Price rises trigger shift from saving to borrowing. The BBC is reporting that a greater number of people are borrowing more and expecting to save less as the rising cost of living bites in the UK, official figures suggest.
Nearly one in five (17%) said they were borrowing more than they did a year ago, based on a survey conducted in March. Some 43% said they would not be able to save money in the next 12 months.
At no time in the past two years has that figure been any higher, the Office for National Statistics (ONS) said.
Surging price rises, for essentials such as food and fuel, have affected household budgets in recent months. The chief reason for the squeeze has been the rising cost of gas and electricity.
The ONS survey was conducted before a 54% rise in domestic energy bills took effect in April, but still takes into account the general trend of sharply rising prices, as measured by inflation.

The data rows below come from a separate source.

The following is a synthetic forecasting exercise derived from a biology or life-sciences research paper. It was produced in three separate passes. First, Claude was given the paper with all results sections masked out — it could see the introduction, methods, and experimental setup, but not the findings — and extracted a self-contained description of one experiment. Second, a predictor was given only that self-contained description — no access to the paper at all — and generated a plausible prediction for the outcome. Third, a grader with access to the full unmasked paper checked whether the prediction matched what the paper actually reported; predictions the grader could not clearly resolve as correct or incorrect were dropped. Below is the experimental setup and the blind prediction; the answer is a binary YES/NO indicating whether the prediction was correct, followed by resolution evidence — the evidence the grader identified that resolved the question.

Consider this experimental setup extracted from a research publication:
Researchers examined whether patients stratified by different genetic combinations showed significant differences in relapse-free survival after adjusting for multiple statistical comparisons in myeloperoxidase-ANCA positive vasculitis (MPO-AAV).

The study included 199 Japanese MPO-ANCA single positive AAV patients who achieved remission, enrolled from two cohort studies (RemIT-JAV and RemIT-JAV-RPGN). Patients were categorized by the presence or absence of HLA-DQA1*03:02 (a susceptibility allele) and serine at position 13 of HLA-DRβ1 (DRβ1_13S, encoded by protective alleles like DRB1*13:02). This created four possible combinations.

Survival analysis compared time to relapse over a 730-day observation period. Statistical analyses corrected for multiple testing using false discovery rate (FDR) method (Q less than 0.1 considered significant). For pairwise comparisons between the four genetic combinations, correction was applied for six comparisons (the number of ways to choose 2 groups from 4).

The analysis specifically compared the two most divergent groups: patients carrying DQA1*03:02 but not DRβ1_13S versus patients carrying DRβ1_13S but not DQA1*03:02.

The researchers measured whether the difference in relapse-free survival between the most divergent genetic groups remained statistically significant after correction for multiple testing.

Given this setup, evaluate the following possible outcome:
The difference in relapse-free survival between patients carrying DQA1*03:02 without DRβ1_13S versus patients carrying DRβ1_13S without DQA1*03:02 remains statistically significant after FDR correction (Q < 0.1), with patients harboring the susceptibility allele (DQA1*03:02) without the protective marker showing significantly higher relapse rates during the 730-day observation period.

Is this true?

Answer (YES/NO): YES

The survey also showed that 23% of adults reported that it was either very difficult or difficult to pay their usual household bills in the previous month, compared with a year earlier.
That was a higher proportion that the 17% of adults who gave the same answer in November last year.

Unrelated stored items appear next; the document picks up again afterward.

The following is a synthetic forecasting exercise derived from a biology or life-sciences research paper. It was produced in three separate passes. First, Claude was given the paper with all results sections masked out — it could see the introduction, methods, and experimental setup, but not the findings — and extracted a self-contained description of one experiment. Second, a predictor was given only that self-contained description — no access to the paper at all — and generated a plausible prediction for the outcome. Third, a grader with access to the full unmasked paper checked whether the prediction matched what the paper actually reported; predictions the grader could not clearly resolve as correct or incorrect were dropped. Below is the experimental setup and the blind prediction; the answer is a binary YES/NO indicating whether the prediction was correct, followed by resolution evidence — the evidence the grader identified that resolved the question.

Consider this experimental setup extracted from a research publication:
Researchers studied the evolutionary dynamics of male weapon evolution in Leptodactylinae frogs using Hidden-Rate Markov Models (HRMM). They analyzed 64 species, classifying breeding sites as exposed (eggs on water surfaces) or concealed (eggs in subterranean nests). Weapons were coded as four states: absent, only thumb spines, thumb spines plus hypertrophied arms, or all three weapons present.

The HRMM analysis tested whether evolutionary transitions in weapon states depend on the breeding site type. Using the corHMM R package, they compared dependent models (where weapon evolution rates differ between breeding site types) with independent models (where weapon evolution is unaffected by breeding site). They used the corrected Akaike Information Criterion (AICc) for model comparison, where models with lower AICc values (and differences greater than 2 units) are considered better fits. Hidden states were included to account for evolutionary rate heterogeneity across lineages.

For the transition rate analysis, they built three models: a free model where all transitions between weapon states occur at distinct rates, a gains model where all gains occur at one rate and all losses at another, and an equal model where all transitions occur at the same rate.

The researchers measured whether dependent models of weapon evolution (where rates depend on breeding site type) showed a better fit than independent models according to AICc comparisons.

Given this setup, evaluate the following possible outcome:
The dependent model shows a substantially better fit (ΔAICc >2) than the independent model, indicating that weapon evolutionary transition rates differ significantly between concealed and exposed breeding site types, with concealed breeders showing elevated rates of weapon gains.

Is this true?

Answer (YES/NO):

Even though the steepest rise in energy bills had yet to kick in, among those who pay energy bills, 43% reported that it was very or somewhat difficult to afford them.
The vast majority of people (87%) said their cost of living had risen in the previous month. Those hit harder were those renting properties and people living in less affluent areas, the figures showed.
“While rising household bills will affect most households across the country, they are more likely to disproportionately affect those in the most deprived areas,” the ONS said.